Yesterday afternoon I was enjoying a snack of cashews and M&Ms when -- CRRAACCKK -- something felt distinctly not right in the left upper quadrant of my mouth. Things hurt. Things were moving that normally stay still. Things hurt when things moved.
I thought I had dislodged a crown. And, by the way, did I mention that I'm flying out to LA this afternoon to see Emily?
An emergency call to the dentist secured a spot first thing this morning. By the time I arrive there, it's clear that this is more than just a loose crown. My evidence: the little piece of tooth I spit out after brushing my teeth, and the curious gap my tongue keeps probing,
My dentist takes a look. I am not heartened by his doleful look and his assessment: "Oh, this is bad. Very, very bad." One of my bicuspids has split in two.
The tooth is not salvageable. The options are: pull the whole tooth; pull the piece that is loosest and put in a temporary filling; try to stabilize the whole mess with glue until it can be properly dealt with at a later date -- a thoroughly unorthodox procedure. The dentist takes a long time mulling these options. It is clear he doesn't like any of them.
Complicating the decision is the fact that I take a blood thinner. Tooth extraction tends toward the bloody. He doesn't much like doing extractions himself anyway. But he's not sure how far down the loose piece has broken, and how easily it can be extracted on its own, and what kind of bleeding will result even from that.

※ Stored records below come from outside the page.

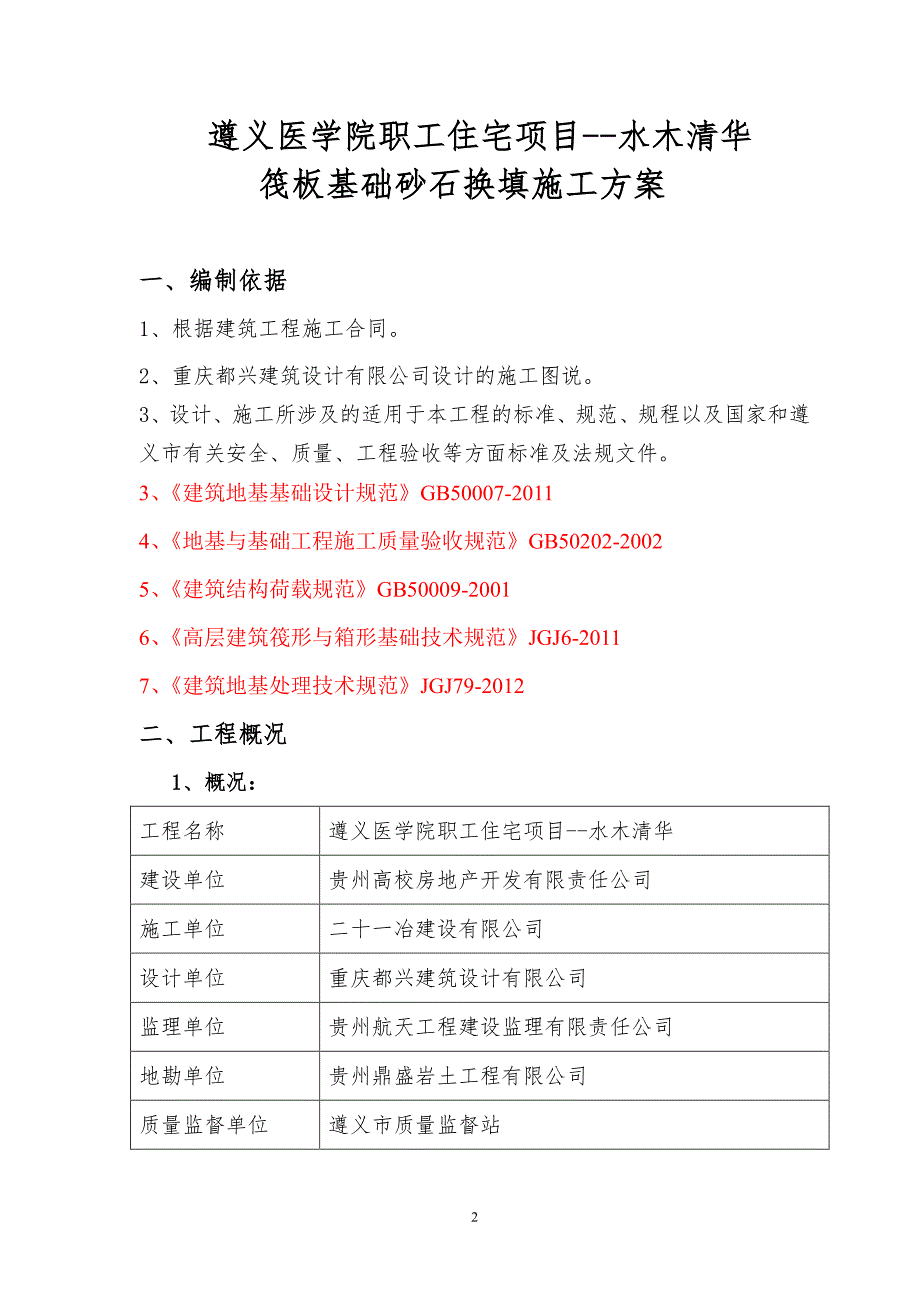 砂石换填施工方案（7.17）.pdf_第2页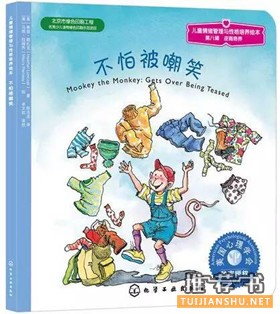 培养孩子社交能力：6本绘本，解决孩子幼儿期的社交难题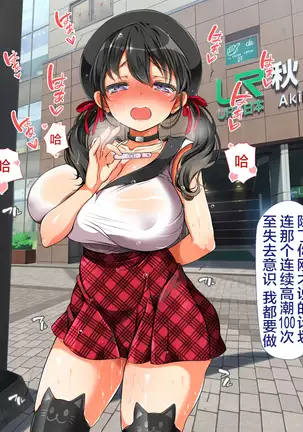 Lucky Dosukebe! Kouhen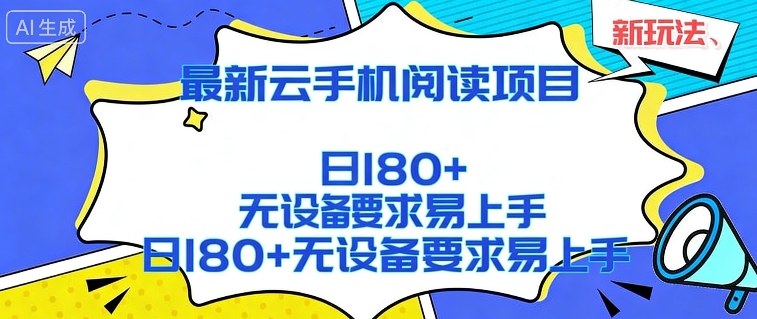 2026最新云手机阅读项目,无设备要求,简单易上手,矩阵运行日入180+【揭秘】-赛德副业库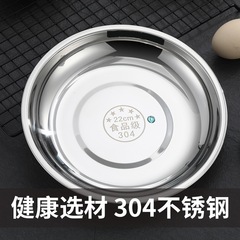 304 stainless steel round plate household snack plate fruit plate Korean barbecue plate Western food tray round shallow plate wholesale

Initially, he opts to try glue. And immediately discards the idea when he realizes that, as much as he'd like it to work, it just won't. So he numbs me up, grabs the loose piece with his pliers (probably there's a more precise dental tool name), and yanks. Once, twice, three times. It finally yields. He clamps a piece of gauze in the wound and has me bite down on it for many, many, many minutes until a clot forms. All is good. He puts in some temporary filling goop, hands me a prescription for an antibiotic and a referral to the oral surgeon to complete the extraction when I return from LA, and sends me on my way.
This is what cancer will do to your sense of perspective: it makes everything else seem small. The whole time the dentist is wringing his hands and telling me how bad it is and warning me that I'm going to lose this tooth, I'm thinking . . . "It's just a tooth. No biggie." This revised sense of perspective is actually pretty useful for stress reduction. Things that used to make me anxious just roll right off now.